▶ Requirements:
Recast everything from the line containing "From nearest to" down to the line containing "4. (370,303)" in the records below as a Markdown table with the columns Row and Text, one line per row and no blank lines.

▶ Supplied records:
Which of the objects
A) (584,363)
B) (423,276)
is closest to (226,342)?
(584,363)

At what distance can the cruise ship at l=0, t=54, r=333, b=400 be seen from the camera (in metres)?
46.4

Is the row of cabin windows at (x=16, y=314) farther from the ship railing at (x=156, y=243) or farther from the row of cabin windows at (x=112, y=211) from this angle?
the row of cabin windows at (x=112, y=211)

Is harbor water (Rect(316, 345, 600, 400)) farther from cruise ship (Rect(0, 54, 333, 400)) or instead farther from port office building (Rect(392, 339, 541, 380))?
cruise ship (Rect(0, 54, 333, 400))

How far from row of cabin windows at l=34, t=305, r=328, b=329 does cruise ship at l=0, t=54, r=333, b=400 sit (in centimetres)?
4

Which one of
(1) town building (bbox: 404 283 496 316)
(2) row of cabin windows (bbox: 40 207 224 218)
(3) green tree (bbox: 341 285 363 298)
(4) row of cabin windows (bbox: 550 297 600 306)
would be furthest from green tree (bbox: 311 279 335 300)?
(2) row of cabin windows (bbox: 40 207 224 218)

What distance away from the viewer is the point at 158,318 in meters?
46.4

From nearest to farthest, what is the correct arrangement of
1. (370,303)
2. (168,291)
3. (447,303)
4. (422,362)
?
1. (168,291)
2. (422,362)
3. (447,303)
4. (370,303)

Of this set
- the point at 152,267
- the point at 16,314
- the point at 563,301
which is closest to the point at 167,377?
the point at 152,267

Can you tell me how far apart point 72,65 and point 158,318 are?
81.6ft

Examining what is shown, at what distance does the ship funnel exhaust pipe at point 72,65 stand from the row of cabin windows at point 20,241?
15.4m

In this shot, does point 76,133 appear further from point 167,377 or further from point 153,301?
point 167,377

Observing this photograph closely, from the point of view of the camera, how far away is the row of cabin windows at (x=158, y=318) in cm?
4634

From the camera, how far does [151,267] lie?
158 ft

▶ Full solution:
| Row | Text |
|---|---|
| 1 | From nearest to farthest, what is the correct arrangement of |
| 2 | 1. (370,303) |
| 3 | 2. (168,291) |
| 4 | 3. (447,303) |
| 5 | 4. (422,362) |
| 6 | ? |
| 7 | 1. (168,291) |
| 8 | 2. (422,362) |
| 9 | 3. (447,303) |
| 10 | 4. (370,303) |